Kerodon

$\Newextarrow{\xRightarrow}{5,5}{0x21D2}$
$\Newextarrow{\xhookrightarrow}{10,10}{0x21AA}$

Proposition 4.4.1.3. Let $F: \operatorname{\mathcal{C}}\rightarrow \operatorname{\mathcal{D}}$ be a functor between categories. Then $F$ is an isofibration if and only if the opposite functor $F^{\operatorname{op}}: \operatorname{\mathcal{C}}^{\operatorname{op}} \rightarrow \operatorname{\mathcal{D}}^{\operatorname{op}}$ is an isofibration.

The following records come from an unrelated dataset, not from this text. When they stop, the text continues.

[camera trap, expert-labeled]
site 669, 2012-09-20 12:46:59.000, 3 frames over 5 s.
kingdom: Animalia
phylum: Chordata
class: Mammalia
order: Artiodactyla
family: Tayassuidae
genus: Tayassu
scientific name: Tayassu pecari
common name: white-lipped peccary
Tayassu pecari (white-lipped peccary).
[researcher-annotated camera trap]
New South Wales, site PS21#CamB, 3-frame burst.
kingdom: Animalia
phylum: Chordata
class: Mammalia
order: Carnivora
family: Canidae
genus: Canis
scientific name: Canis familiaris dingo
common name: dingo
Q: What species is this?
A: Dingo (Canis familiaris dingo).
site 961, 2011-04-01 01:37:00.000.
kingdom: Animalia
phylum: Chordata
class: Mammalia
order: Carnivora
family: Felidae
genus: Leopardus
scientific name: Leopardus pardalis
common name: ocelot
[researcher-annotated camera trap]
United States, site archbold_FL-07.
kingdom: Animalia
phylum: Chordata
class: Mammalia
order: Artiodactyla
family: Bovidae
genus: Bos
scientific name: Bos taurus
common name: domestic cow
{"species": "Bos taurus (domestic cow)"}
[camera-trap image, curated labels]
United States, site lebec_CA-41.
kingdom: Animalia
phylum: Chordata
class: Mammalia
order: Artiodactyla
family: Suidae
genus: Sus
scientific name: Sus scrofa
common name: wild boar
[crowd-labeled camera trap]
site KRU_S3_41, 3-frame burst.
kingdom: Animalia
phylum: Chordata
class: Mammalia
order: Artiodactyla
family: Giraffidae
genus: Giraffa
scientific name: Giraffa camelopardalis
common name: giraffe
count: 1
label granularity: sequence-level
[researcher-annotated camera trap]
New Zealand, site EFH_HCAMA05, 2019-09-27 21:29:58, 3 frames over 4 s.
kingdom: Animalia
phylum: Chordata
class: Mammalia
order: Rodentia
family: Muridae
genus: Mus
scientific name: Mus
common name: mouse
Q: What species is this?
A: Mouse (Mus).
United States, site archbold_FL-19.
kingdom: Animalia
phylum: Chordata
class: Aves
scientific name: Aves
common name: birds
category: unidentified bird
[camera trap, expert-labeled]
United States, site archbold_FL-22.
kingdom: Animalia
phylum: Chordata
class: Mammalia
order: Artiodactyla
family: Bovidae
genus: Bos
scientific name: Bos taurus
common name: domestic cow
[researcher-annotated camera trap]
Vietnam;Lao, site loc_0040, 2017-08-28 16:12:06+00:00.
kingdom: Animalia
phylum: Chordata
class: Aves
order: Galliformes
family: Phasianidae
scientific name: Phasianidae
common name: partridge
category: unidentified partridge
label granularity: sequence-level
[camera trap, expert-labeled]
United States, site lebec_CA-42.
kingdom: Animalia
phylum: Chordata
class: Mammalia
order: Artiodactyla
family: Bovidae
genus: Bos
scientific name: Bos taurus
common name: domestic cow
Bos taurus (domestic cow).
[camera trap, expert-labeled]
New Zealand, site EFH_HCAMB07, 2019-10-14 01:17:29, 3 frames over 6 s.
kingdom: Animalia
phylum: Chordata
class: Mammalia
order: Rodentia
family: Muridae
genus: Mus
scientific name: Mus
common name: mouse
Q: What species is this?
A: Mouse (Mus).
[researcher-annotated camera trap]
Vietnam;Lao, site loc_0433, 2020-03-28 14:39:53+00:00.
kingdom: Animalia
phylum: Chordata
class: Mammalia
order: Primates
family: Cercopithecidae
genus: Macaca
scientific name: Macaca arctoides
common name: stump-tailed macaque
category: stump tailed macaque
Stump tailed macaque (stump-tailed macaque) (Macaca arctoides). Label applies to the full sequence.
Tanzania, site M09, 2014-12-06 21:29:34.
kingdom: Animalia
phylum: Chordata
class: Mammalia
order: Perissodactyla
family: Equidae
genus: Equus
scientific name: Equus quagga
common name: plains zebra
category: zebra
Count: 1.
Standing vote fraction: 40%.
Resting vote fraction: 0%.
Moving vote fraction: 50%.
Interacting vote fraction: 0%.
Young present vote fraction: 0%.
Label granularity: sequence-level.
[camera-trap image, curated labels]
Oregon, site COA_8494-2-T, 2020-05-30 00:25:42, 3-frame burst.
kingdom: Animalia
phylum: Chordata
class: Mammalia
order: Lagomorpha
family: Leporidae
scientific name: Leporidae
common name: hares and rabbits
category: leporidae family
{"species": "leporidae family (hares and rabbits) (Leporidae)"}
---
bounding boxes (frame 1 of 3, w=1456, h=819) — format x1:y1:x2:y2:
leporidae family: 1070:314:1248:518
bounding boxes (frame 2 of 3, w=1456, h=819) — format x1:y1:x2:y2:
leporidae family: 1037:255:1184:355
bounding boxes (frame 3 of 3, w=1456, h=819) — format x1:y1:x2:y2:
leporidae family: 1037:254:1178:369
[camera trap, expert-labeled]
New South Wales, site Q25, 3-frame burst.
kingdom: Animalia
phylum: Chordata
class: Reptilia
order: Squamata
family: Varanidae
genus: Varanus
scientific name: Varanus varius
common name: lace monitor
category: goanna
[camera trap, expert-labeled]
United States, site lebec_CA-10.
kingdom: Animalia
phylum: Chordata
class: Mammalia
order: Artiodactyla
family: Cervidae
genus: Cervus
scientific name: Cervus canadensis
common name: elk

Proof. Assume that $F$ is an isofibration; we will show that $F^{\operatorname{op}}$ is also an isofibration (the reverse implication follows by the same argument). Fix an object $C \in \operatorname{\mathcal{C}}$ and an isomorphism $u: F(C) \rightarrow D$ in the category $\operatorname{\mathcal{D}}$. Since $F$ is an isofibration, the inverse isomorphism $u^{-1}: D \rightarrow F(C)$ can be lifted to an isomorphism $v: \overline{D} \rightarrow C$ in the category $\operatorname{\mathcal{C}}$. Then $v^{-1}: C \rightarrow \overline{D}$ satisfies $F( v^{-1} ) = u$. $\square$